2010年頃に湿潤療法で有名な夏井睦先生の外来(当時は茨城県の石岡第一病院)見学をして以来、湿潤療法「なつい式湿潤療法®」に取り組んでいます。

※2018年12月14日に「なつい式湿潤療法®」が商標登録されました(商標第6106433号)。

当初から、主に下記3種類の被覆材を中心に治療しています。

ただし、創の状況によっては死んだ組織を切除(デブリードマン)したり、プラスチベース・白色ワセリンといった軟膏類も使用したり、皮下にたまった血腫や膿を排液するためにドレーンチューブを使用したりします。

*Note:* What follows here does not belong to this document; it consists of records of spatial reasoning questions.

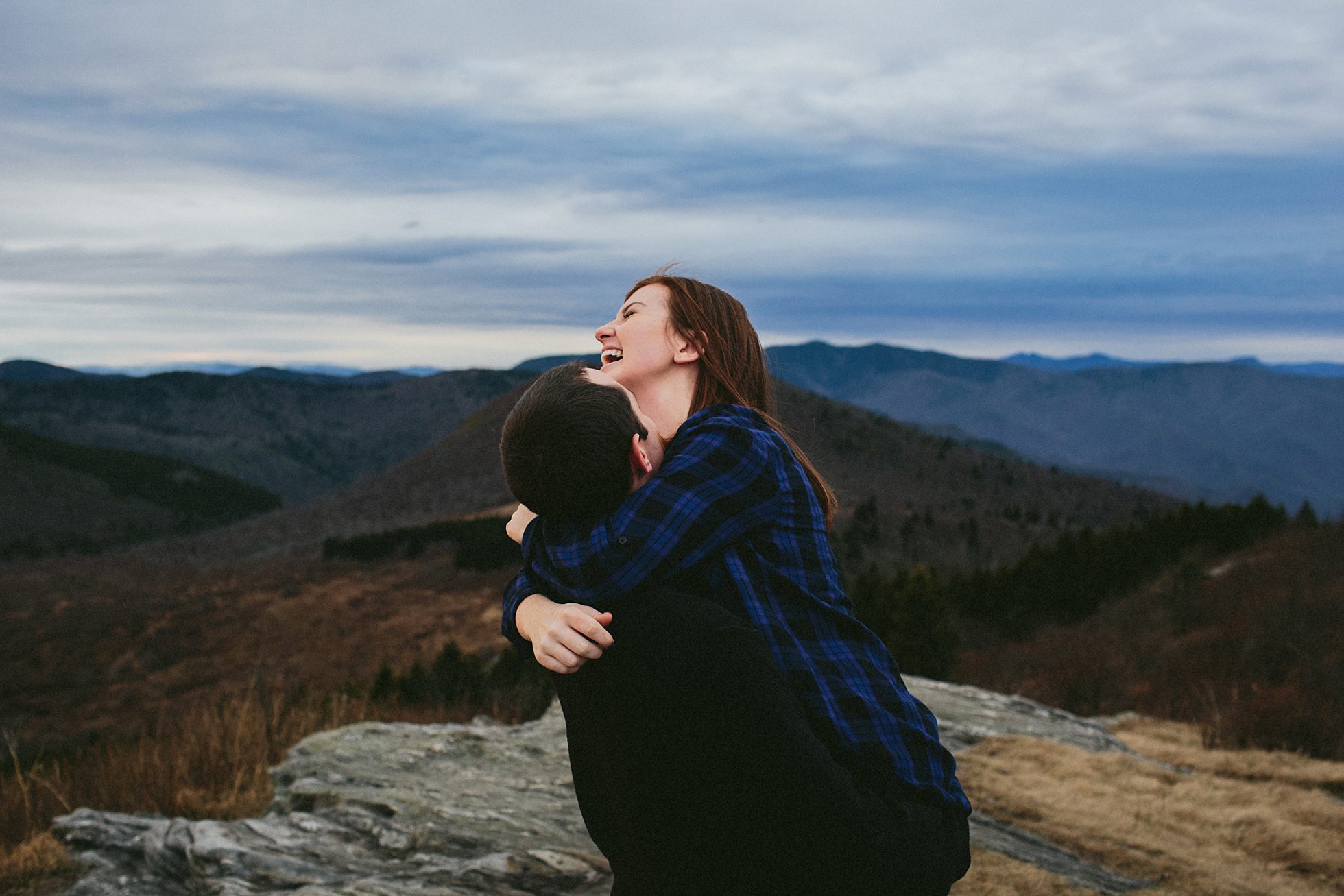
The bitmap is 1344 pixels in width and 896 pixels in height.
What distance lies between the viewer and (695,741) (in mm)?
1855

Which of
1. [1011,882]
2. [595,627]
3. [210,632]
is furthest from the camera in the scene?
[210,632]

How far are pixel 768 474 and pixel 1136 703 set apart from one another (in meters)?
12.9

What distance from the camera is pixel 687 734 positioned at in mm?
1851

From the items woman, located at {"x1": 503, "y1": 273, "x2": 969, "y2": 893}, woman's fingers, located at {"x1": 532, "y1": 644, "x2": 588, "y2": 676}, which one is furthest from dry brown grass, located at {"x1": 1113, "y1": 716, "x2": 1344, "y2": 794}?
woman's fingers, located at {"x1": 532, "y1": 644, "x2": 588, "y2": 676}

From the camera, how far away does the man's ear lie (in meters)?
1.99

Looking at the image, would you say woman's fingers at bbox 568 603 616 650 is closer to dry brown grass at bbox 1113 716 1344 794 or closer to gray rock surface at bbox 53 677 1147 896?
gray rock surface at bbox 53 677 1147 896

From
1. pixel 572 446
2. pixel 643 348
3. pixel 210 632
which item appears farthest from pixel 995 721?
pixel 210 632

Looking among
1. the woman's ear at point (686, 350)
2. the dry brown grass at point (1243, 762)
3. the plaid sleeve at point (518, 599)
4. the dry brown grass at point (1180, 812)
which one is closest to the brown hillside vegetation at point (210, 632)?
the dry brown grass at point (1243, 762)

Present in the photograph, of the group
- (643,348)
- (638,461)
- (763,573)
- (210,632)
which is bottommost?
(210,632)

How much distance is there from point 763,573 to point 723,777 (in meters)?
0.46

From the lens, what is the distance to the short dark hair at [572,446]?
1.91 meters

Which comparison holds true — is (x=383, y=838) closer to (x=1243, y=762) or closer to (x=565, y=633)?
(x=565, y=633)

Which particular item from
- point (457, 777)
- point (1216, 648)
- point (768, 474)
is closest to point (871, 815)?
point (768, 474)

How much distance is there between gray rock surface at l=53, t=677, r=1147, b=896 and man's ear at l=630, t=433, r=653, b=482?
2.46 meters
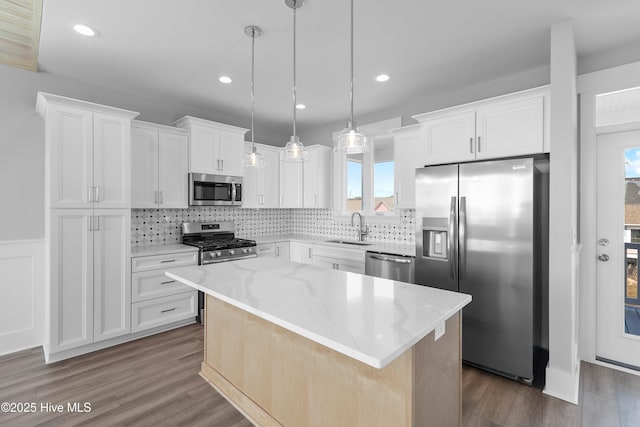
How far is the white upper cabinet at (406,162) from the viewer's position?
3.68m

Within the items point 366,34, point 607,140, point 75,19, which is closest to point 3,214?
point 75,19

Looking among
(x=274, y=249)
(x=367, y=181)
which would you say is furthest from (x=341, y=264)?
(x=367, y=181)

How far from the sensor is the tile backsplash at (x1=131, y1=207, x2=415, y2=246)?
3.88 m

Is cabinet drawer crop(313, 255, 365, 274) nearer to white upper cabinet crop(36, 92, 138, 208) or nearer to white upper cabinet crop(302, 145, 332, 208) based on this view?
white upper cabinet crop(302, 145, 332, 208)

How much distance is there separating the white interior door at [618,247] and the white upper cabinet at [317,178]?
10.5 feet

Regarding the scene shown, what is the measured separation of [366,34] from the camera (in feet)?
8.01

それぞれに特徴があるので、状態に応じて使い分けていきます。

【図】「なつい式湿潤療法」開始当初に使用していた被覆剤

当院での治療フローチャート

擦過創(すりむきキズ)、熱傷(ヤケド)、低温熱傷など、創傷の種類に応じて下記のように被覆材を選択するかたちになります。

薬局で買える創傷被覆材

①プラスモイスト
調剤薬局で処方箋なしで購入できます。(一般薬局では購入できませんが、ネットショッピングで購入できます。)当院でも使用しています。

②キズパワーパッド
バンドエイドのメーカーのものです。通常のバンドエイドよりやや高価ですが、上記のデュオアクティブET(ハイドロコロイド)と同じ成分です。これが市販されたときは、革命的でした。今では、違うメーカーのものも多数販売されています。

③ハイドロコロイド包帯アドバンス
創面に当たる柔らかな素材が滲出液を吸収し、創面にも固着しないようです。製品は10㎝✕40㎝の大きさです。キズの形にあわせて切って使います。厚みも薄めで装着感がいいので、最近は当院での治療にも利用しています。

④ヘモスタパッド
出血を止める成分(アルギン酸カルシウム)が含まれています。